▶ **Textauszug**:
# # # # # # #

Einige Online-Händler haben aber noch Rollen auf Lager.
Fakt ist, daß momentan die Nachfrage extrem ansteigt.Qualität spricht sich rum.
Alternative is twirklich die Ryobi zauber, habe ich letzens mit 3 Spule für 89 € gesehen.Entspricht technisch der 9000 er.
Einfach mal suchen, kaufen und glücklich werden.
Meine Blue Arc 8200 hat Ihren Ostsee-Test hervorragend bestanden. Goile Rolle.
Gruß 
Jan "Lionhead"


----------



## Ziegenbein (16. Mai 2005)

*AW: Blue Arc*

Habe jetzt noch eine Frage #h 

Welche Größe könnt ihr empfehlen zum Spinnfischen auf Zander, Barsch evtl. Hecht. Stehe mehr auf kleine bis mittlere Rollen. Zum vergleich mal ein Beispiel:

Shimano TwinPower 2500FA zu klein

Shimano TwinPower 4000FA etwas zu groß

Ein mittel-ding aus beiden wäre gut. Ich weiß halt nicht inwiefern die größen gleich sind Shimano vs. Spro


P.S. Gibt es die TwinPower 3000F noch irgendwo zu haben ;+


----------



## Lionhead (16. Mai 2005)

*AW: Blue Arc*



			
				Karl Kani schrieb:
			
		

> Habe jetzt noch eine Frage #h
> 
> Welche Größe könnt ihr empfehlen zum Spinnfischen auf Zander, Barsch evtl. Hecht. Stehe mehr auf kleine bis mittlere Rollen. Zum vergleich mal ein Beispiel:
> 
> ...


 
Woran orientiert sich dein Vergleich?

# # # # # # #

▶ **Bereitgestelltes Material**:
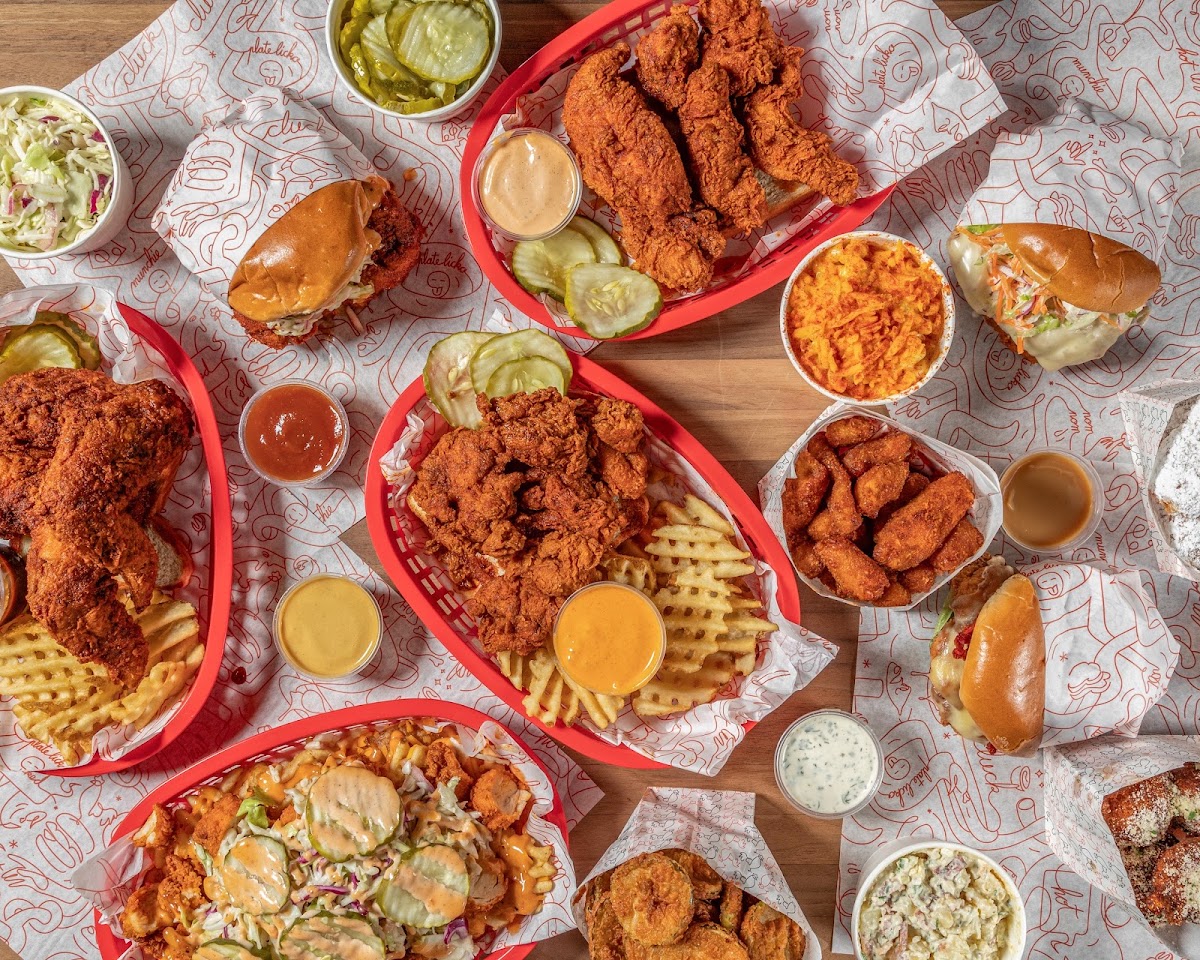Cluck Kitchen Photo 2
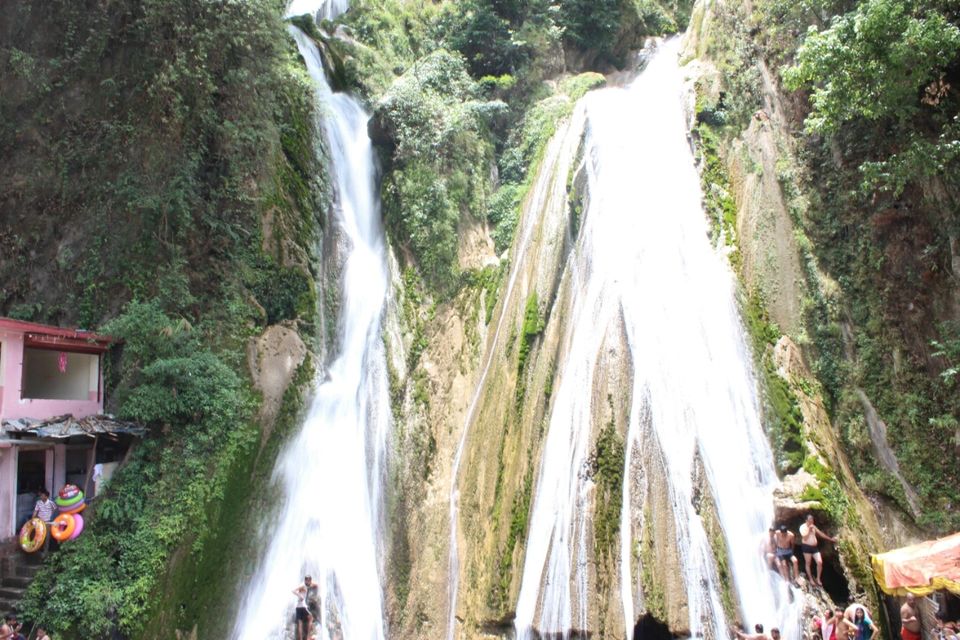 Photo of Mussoorie The Queen Of Hills by Rahul Chandran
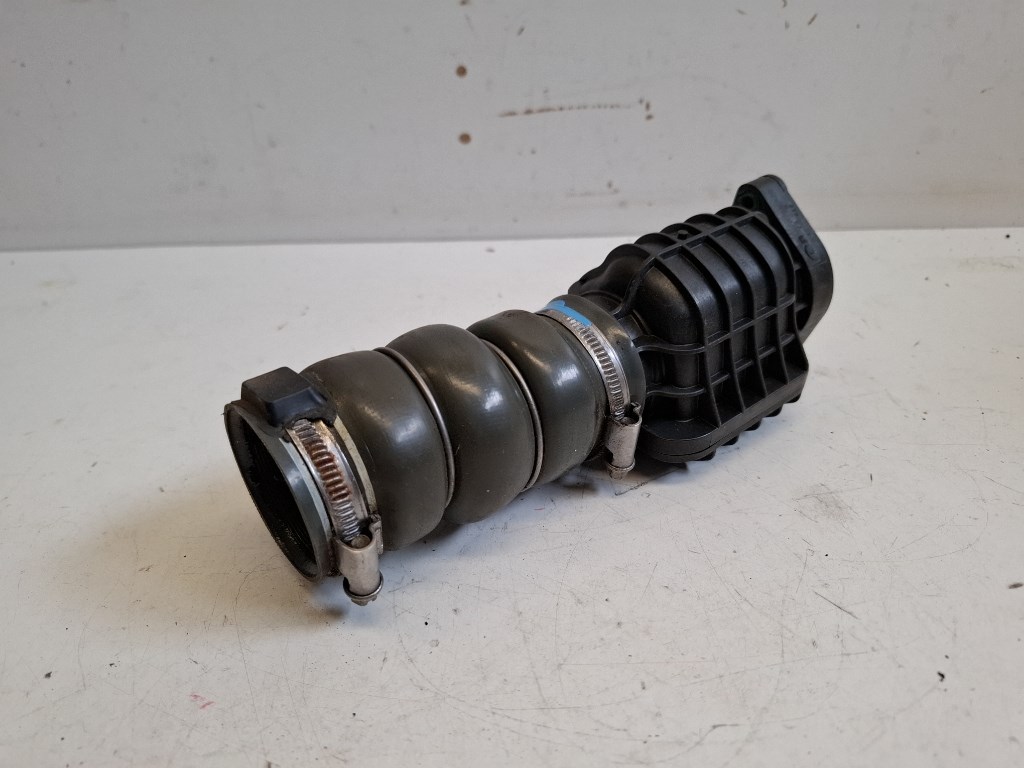 Citroen C4  turbócsõ 9687261180 3. kép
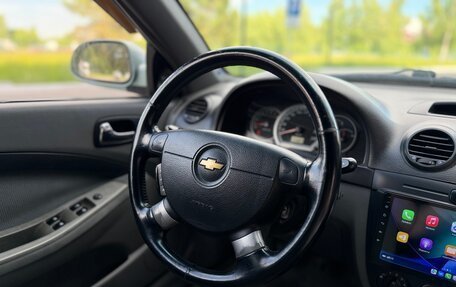 Chevrolet Lacetti, 2005 год, 385 000 рублей, 13 фотография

# # # # # # #

▶ **Zu bearbeiten**:
- a) Welches Shimano-Modell wird im Forumsauszug über die Blue Arc als zu klein bezeichnet?
- b) Schreibe den Forumsauszug über die Blue Arc im Anschluss an seine letzte Zeile weiter.

▶ **Lösungen**:
- a) Die Shimano TwinPower 2500FA.

- b)
Am Gewicht, am Volumen oder an der Schnurfassung der Rolle.Also die 8200 von Spro wiegt 275 g und faßt 100 m 0,28 mm (lso genug Paltz für Geflochtene) und die 8300 wiegt ca. 300 g und faßt 100 m 0,35. 
Die Größe sollte man von der Rute abhängig machen. 

Schöne Grüße aus Pinneberg

Jan "Lionhead"


----------



## Nordlichtangler (16. Mai 2005)

*AW: Blue Arc*

Dann läge die Spro 8300 doch genau dazwischen (den 2500/4000er Shimano) und genau die will ich auch haben!  #h


----------



## Ziegenbein (18. Mai 2005)

*AW: Blue Arc*

Kann mir jemand auskunft geben ob die 9300 und die 9400 baugleich sind.
Man sagte mir das die beiden sich nur von der Spule her unterscheiden (Fassungsvermögen) stimmt das?

Ach und noch was, habe mir gestern beim Höcker mal die 9300 angesehen. Die hatte nen T-Kurbelknauf die anderen haben aber den hier.



Die 9300 sollte doch reichen zum Zander Barsch evtl. Hecht ärgern oder?


----------



## Lionhead (18. Mai 2005)

*AW: Blue Arc*



			
				Karl Kani schrieb:
			
		

> Kann mir jemand auskunft geben ob die 9300 und die 9400 baugleich sind.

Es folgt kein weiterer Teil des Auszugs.